If True for multi-variable services, only the top layer will be rendered by default. Defaults to True.

class ncdjango.models.Variable

A variable in a map service. This is usually presented as a layer in a web interface. Each service may have one or more variables. Each variable maps to a variable in the NetCDF dataset.

time_stops

Valid time steps for this service as a list of datetime objects. (read-only)

service

Foreign key to the Service model.

index

Order of this variable in a list.

variable

Name of the variable in the NetCDF dataset.

projection

The data projection, as a PROJ4 string.

x_dimension

The name of the x dimension of this variable in the NetCDF dataset.

y_dimension

The name of the y dimension of this variable in the NetCDF dataset.

name

The variable name to be presented via web interfaces.

description

A description of the variable, to be presented via web interfaces.

renderer

The default renderer to use for this variable.
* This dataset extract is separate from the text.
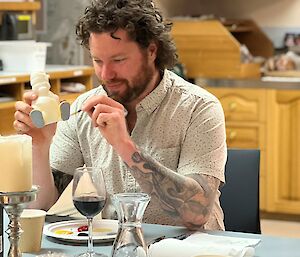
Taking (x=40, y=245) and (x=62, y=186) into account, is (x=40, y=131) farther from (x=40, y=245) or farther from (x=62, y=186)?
(x=40, y=245)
See https://github.com/consbio/clover/tree/master/clover/render/renderers for available renderers.

full_extent

A bounding box representing the full extent of the variable data.

supports_time

Does this variable support time?

time_dimension

The name of the time dimension of this variable in the NetCDF dataset.

time_start

The first time step available for this variable.

time_end

The last time step available for this variable.

time_steps

The number of time steps available for this variable.

class ncdjango.models.ProcessingJob

An active, completed, or failed geoprocessing job.

status

The status of the celery task for this job. (read only)

uuid

A unique ID for this job. Usually provided to the client to query the job status.

job

The registered name of the job. See NC_REGISTERED_JOBS.

user

A foreign key to the User model, or None if the user is not logged in.

user_ip

The IP address of the user who initiated the job.

created

When the job was created.

celery_id

The celery task ID.

inputs

A JSON representation of the job inputs.

outputs

A JSON representation of the job outputs.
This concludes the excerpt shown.